Balita Tewas Jatuh ke Lubang Proyek di Tebet, Polisi Selidiki Unsur Kelalaian
Baca dalam 60 detik
- Seorang anak berusia 4 tahun ditemukan tewas setelah terperosok ke lubang pondasi proyek lapangan multifungsi di Manggarai, Jakarta Selatan.
- Proses evakuasi berlangsung sekitar empat jam karena lubang sempit, melibatkan Damkar dan alat berat; korban meninggal dalam perjalanan ke rumah sakit.
- Polisi saat ini memeriksa saksi dan barang bukti untuk menentukan apakah ada unsur kelalaian dalam pengamanan lokasi proyek.

Kepolisian Sektor Tebet masih mendalami dugaan kelalaian dalam insiden tewasnya seorang balita berusia 4 tahun yang jatuh ke lubang proyek pembangunan lapangan multifungsi di kawasan Manggarai, Jakarta Selatan, akhir pekan lalu. Korban yang diketahui bernama inisial I itu terjebak selama kurang lebih empat jam sebelum akhirnya berhasil dievakuasi, namun nyawanya tidak tertolong saat dalam perjalanan menuju rumah sakit.
Kapolsek Tebet AKP Ischak mengungkapkan bahwa pihaknya telah menerima laporan pada Sabtu (27/6) sekitar pukul 23.40 WIB. Berdasarkan keterangan awal, korban diduga jatuh ke lubang pondasi sedalam 3,5 hingga 4 meter saat bermain bersama teman-temannya di sekitar lokasi proyek. "Kami masih mengumpulkan keterangan saksi dan barang bukti untuk mendalami ada tidaknya unsur kelalaian," ujar Ischak saat dikonfirmasi, Senin (29/6).
Proses evakuasi sempat terkendala karena lubang yang sempit. Tim gabungan yang terdiri dari kepolisian, pemadam kebakaran, Puskesmas, dan RSUD Tebet akhirnya meminjam alat berat untuk mengeluarkan korban. Setelah berhasil dievakuasi pada pukul 03.55 WIB, korban langsung dilarikan ke RSCM. Namun, dalam perjalanan, nyawa balita tersebut tidak tertolong. Pihak keluarga menolak dilakukan autopsi, sehingga penyebab pasti kematian belum dapat dipastikan.

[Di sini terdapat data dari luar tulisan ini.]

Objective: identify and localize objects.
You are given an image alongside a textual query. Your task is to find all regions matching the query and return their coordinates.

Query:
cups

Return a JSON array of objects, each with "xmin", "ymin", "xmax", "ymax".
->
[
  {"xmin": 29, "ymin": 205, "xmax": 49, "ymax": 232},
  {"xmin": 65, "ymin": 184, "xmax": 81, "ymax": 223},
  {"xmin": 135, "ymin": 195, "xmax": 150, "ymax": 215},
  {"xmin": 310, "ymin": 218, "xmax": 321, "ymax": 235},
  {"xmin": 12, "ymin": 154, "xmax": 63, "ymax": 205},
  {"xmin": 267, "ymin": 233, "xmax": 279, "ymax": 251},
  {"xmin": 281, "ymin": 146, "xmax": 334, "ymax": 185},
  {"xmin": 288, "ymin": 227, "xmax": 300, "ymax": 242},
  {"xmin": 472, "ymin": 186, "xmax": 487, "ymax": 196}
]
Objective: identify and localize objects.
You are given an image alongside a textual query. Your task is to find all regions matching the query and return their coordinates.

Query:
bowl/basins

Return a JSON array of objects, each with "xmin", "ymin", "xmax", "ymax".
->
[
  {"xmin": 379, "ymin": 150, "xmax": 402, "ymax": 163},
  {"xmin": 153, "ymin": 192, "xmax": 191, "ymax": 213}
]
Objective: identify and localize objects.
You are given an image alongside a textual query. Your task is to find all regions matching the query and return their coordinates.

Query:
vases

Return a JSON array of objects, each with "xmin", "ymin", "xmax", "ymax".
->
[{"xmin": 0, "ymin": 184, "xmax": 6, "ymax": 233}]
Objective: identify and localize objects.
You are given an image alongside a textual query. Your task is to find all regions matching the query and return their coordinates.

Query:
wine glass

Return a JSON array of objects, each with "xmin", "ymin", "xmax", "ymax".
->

Insiden ini kembali menyoroti lemahnya pengamanan proyek konstruksi di permukiman padat penduduk. Aktivis keselamatan kerja menilai bahwa lubang proyek seharusnya diberi pagar atau penutup yang kokoh, terutama jika berada di area yang mudah diakses anak-anak. "Standar keselamatan proyek di Indonesia masih sering diabaikan, dan kecelakaan seperti ini bisa dicegah dengan pengawasan ketat," ujar seorang pengamat perkotaan yang enggan disebut namanya.
Polisi terus mengembangkan penyidikan dengan memeriksa kontraktor pelaksana proyek dan pihak terkait. Jika terbukti ada kelalaian, pelaku bisa dijerat dengan Pasal 359 KUHP tentang kelalaian yang menyebabkan kematian, dengan ancaman hukuman penjara maksimal lima tahun. Kasus ini juga menjadi pengingat bagi pemerintah daerah untuk memperketat izin dan pengawasan proyek di lingkungan padat penduduk.
Ke depan, publik menanti langkah konkret aparat dalam mengusut tuntas kasus ini. Akankah ada sanksi tegas bagi pihak yang lalai, ataukah insiden serupa akan terulang lagi?